### The problem
Omit all pictures and give the records below again exactly as written.

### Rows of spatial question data
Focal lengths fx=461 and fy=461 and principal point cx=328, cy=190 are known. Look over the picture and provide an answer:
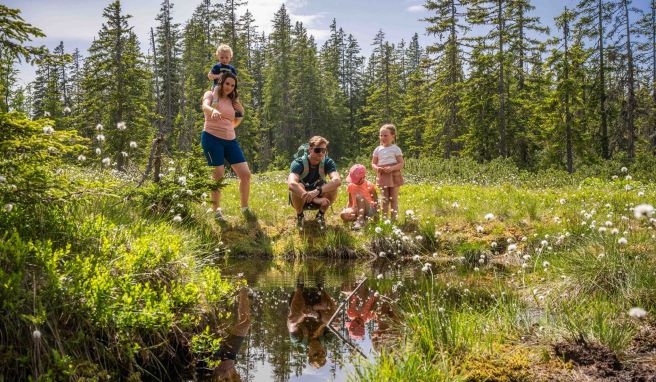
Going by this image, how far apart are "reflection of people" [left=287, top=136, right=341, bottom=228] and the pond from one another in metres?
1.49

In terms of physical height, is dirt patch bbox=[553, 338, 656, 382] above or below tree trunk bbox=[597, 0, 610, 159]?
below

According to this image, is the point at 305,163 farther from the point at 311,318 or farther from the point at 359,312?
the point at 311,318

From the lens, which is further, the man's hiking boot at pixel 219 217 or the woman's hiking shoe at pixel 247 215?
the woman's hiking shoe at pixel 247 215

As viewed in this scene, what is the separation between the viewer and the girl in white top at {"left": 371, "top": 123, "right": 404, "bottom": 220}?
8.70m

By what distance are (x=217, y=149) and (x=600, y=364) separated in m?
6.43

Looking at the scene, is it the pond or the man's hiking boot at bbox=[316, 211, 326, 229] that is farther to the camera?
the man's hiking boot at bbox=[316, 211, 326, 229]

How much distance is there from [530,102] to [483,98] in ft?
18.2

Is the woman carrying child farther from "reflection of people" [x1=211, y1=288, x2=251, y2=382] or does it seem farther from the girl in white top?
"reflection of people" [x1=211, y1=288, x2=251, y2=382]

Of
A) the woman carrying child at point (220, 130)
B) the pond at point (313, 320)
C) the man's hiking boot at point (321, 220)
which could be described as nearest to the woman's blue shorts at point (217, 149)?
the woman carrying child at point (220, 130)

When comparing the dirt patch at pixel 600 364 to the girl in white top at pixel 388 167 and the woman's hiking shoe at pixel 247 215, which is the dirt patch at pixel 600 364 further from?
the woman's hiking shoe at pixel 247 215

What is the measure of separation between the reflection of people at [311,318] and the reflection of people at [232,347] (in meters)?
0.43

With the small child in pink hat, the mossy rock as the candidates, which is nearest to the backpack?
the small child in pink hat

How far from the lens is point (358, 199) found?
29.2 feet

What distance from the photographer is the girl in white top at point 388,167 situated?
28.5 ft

### Final result
Focal lengths fx=461 and fy=461 and principal point cx=328, cy=190 are known. Look over the picture and provide an answer:
Going by this image, how far apart are "reflection of people" [left=287, top=136, right=341, bottom=228] and the pond from one another in metres?
1.49

In terms of physical height, is dirt patch bbox=[553, 338, 656, 382] above or below tree trunk bbox=[597, 0, 610, 159]?
below

According to this image, is the point at 305,163 farther from the point at 311,318 or farther from the point at 359,312?
the point at 311,318

From the lens, which is further, the man's hiking boot at pixel 219 217 or the woman's hiking shoe at pixel 247 215?
the woman's hiking shoe at pixel 247 215

As viewed in this scene, what is the separation between the viewer and the girl in white top at {"left": 371, "top": 123, "right": 404, "bottom": 220}?
8.70m

By what distance are (x=217, y=149) and (x=600, y=364) separated in m?
6.43

Looking at the scene, is it the pond or the man's hiking boot at bbox=[316, 211, 326, 229] that is farther to the camera?
the man's hiking boot at bbox=[316, 211, 326, 229]

How much distance is there from [530,102] to [483,98] in ft?
18.2

Is the woman carrying child farther from "reflection of people" [x1=211, y1=288, x2=251, y2=382] or does it seem farther from the girl in white top?
"reflection of people" [x1=211, y1=288, x2=251, y2=382]

Of
A) the woman carrying child at point (220, 130)
B) the pond at point (313, 320)
C) the man's hiking boot at point (321, 220)
which could be described as nearest to the woman's blue shorts at point (217, 149)?
the woman carrying child at point (220, 130)

When comparing the dirt patch at pixel 600 364 to the girl in white top at pixel 388 167 and the woman's hiking shoe at pixel 247 215, which is the dirt patch at pixel 600 364 further from?
the woman's hiking shoe at pixel 247 215

What is the measure of separation between the reflection of people at [311,318] and the reflection of people at [232,347] (in meters)?
0.43

With the small child in pink hat, the mossy rock as the candidates, which is nearest to the backpack?
the small child in pink hat

How far from the lens is point (358, 199) found?
29.2 feet

What distance from the photographer is the girl in white top at point 388,167 situated?
28.5 ft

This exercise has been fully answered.